Scapegoating China
As the COVID-19 death rate spikes and the economy tanks in the United States, Donald Trump and his advisers target China and the World Health Organisation with an eye to winning the forthcoming presidential election.
IT has been apparent for some time now that the Donald Trump administration, in order to cover up for its failure to effectively combat the COVID-19 pandemic, is going all out to target China, where the first cases were detected. Under Trump’s watch, the United States has recorded more than 1.5 million cases by the third week of May, with the death toll surpassing 90,000. According to the U.S. government’s Centers for Disease Control and Prevention (CDC), the death toll will cross the 1,00,000 figure by June 1. Trump and his Secretary of State, Mike Pompeo, have not let facts stand in the way as they ratchet up their accusations against China.

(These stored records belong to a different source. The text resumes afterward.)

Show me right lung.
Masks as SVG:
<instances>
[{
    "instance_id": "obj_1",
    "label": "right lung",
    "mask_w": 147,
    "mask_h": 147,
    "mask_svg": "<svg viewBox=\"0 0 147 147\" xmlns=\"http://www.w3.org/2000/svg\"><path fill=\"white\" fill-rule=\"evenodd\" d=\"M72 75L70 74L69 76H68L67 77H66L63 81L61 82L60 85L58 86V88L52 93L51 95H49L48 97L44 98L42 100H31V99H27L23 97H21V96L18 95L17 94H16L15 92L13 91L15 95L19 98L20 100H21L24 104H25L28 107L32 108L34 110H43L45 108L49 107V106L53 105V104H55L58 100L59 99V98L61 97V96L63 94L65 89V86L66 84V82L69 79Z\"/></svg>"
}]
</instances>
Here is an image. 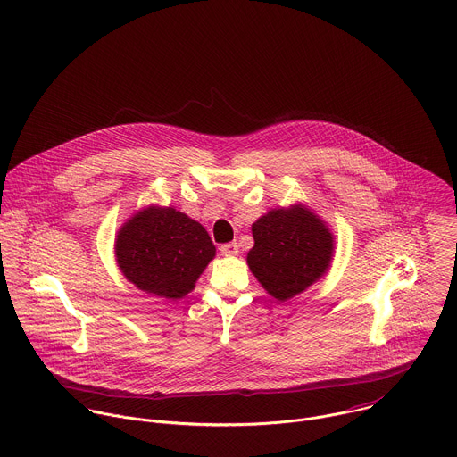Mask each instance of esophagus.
Wrapping results in <instances>:
<instances>
[{"label": "esophagus", "instance_id": "1", "mask_svg": "<svg viewBox=\"0 0 457 457\" xmlns=\"http://www.w3.org/2000/svg\"><path fill=\"white\" fill-rule=\"evenodd\" d=\"M220 253H222L224 256H235V254H238V245H237V242H229V244L220 245Z\"/></svg>", "mask_w": 457, "mask_h": 457}]
</instances>
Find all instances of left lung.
<instances>
[{
  "instance_id": "8db88e82",
  "label": "left lung",
  "mask_w": 457,
  "mask_h": 457,
  "mask_svg": "<svg viewBox=\"0 0 457 457\" xmlns=\"http://www.w3.org/2000/svg\"><path fill=\"white\" fill-rule=\"evenodd\" d=\"M251 233L254 245L247 253V266L280 302L303 293L331 268L335 235L302 203L270 210L251 226Z\"/></svg>"
}]
</instances>
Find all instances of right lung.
Wrapping results in <instances>:
<instances>
[{
    "mask_svg": "<svg viewBox=\"0 0 457 457\" xmlns=\"http://www.w3.org/2000/svg\"><path fill=\"white\" fill-rule=\"evenodd\" d=\"M113 249L128 282L166 300L191 293L217 253L197 220L157 204L141 208L119 228Z\"/></svg>",
    "mask_w": 457,
    "mask_h": 457,
    "instance_id": "1",
    "label": "right lung"
}]
</instances>
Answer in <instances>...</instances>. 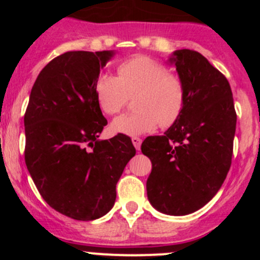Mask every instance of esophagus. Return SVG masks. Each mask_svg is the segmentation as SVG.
<instances>
[{
  "instance_id": "1",
  "label": "esophagus",
  "mask_w": 260,
  "mask_h": 260,
  "mask_svg": "<svg viewBox=\"0 0 260 260\" xmlns=\"http://www.w3.org/2000/svg\"><path fill=\"white\" fill-rule=\"evenodd\" d=\"M132 143H133V146L136 147V149H137V151H140V149H141V143H142V140H141V138H138V137H133L132 138Z\"/></svg>"
}]
</instances>
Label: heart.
<instances>
[{"label": "heart", "instance_id": "obj_1", "mask_svg": "<svg viewBox=\"0 0 260 260\" xmlns=\"http://www.w3.org/2000/svg\"><path fill=\"white\" fill-rule=\"evenodd\" d=\"M96 99L106 113L117 114L129 96L137 95L133 113L123 114L112 122L115 133L140 136L158 125L174 124L182 113L186 88L182 79L169 73L161 62L137 56L118 67V77L102 74L95 84Z\"/></svg>", "mask_w": 260, "mask_h": 260}]
</instances>
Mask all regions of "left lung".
Returning <instances> with one entry per match:
<instances>
[{
  "mask_svg": "<svg viewBox=\"0 0 260 260\" xmlns=\"http://www.w3.org/2000/svg\"><path fill=\"white\" fill-rule=\"evenodd\" d=\"M167 61L185 84V107L164 136H149L141 149L152 162L151 205L182 216L205 206L226 179L237 113L229 81L200 52L176 50Z\"/></svg>",
  "mask_w": 260,
  "mask_h": 260,
  "instance_id": "obj_1",
  "label": "left lung"
}]
</instances>
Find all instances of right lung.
Wrapping results in <instances>:
<instances>
[{
  "label": "right lung",
  "instance_id": "right-lung-1",
  "mask_svg": "<svg viewBox=\"0 0 260 260\" xmlns=\"http://www.w3.org/2000/svg\"><path fill=\"white\" fill-rule=\"evenodd\" d=\"M114 55L68 51L52 59L36 78L23 118L25 162L34 183L54 210L75 220L111 211L115 185L136 154L127 136L99 140L107 119L95 84Z\"/></svg>",
  "mask_w": 260,
  "mask_h": 260
}]
</instances>
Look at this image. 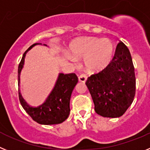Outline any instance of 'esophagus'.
Listing matches in <instances>:
<instances>
[{
    "label": "esophagus",
    "instance_id": "obj_1",
    "mask_svg": "<svg viewBox=\"0 0 150 150\" xmlns=\"http://www.w3.org/2000/svg\"><path fill=\"white\" fill-rule=\"evenodd\" d=\"M78 80H79V81L85 83V82L87 81V76L84 75V74H81L80 76L78 77Z\"/></svg>",
    "mask_w": 150,
    "mask_h": 150
}]
</instances>
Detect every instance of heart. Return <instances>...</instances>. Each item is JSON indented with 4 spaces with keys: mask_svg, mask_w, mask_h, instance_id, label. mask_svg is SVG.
<instances>
[{
    "mask_svg": "<svg viewBox=\"0 0 150 150\" xmlns=\"http://www.w3.org/2000/svg\"><path fill=\"white\" fill-rule=\"evenodd\" d=\"M71 53L64 52L67 60L77 63L83 59V66L89 72H98L107 68L115 53L114 42L108 38L86 36L74 40L69 45Z\"/></svg>",
    "mask_w": 150,
    "mask_h": 150,
    "instance_id": "1",
    "label": "heart"
}]
</instances>
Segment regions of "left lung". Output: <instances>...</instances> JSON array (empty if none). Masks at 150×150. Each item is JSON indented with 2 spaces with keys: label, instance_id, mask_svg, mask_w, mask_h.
<instances>
[{
  "label": "left lung",
  "instance_id": "obj_1",
  "mask_svg": "<svg viewBox=\"0 0 150 150\" xmlns=\"http://www.w3.org/2000/svg\"><path fill=\"white\" fill-rule=\"evenodd\" d=\"M134 68L129 48L120 41L110 65L86 81L95 105L104 117L117 118L126 111L135 96Z\"/></svg>",
  "mask_w": 150,
  "mask_h": 150
}]
</instances>
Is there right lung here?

The U.S. has accused China of letting the virus spread to the rest of the world by either suppressing or withholding information after the first infections were detected in Wuhan in end 2019. Anthony Fauci, head of the U.S. National Institute of Allergy and Infectious Diseases (NIAID), has once again reiterated that there is no scientific evidence to prove that the new strain of the coronavirus was created in a lab. “Everything about the stepwise evolution over time indicates that this virus evolved in nature and then jumped species,” Fauci told the National Geographic news channel in a recent interview.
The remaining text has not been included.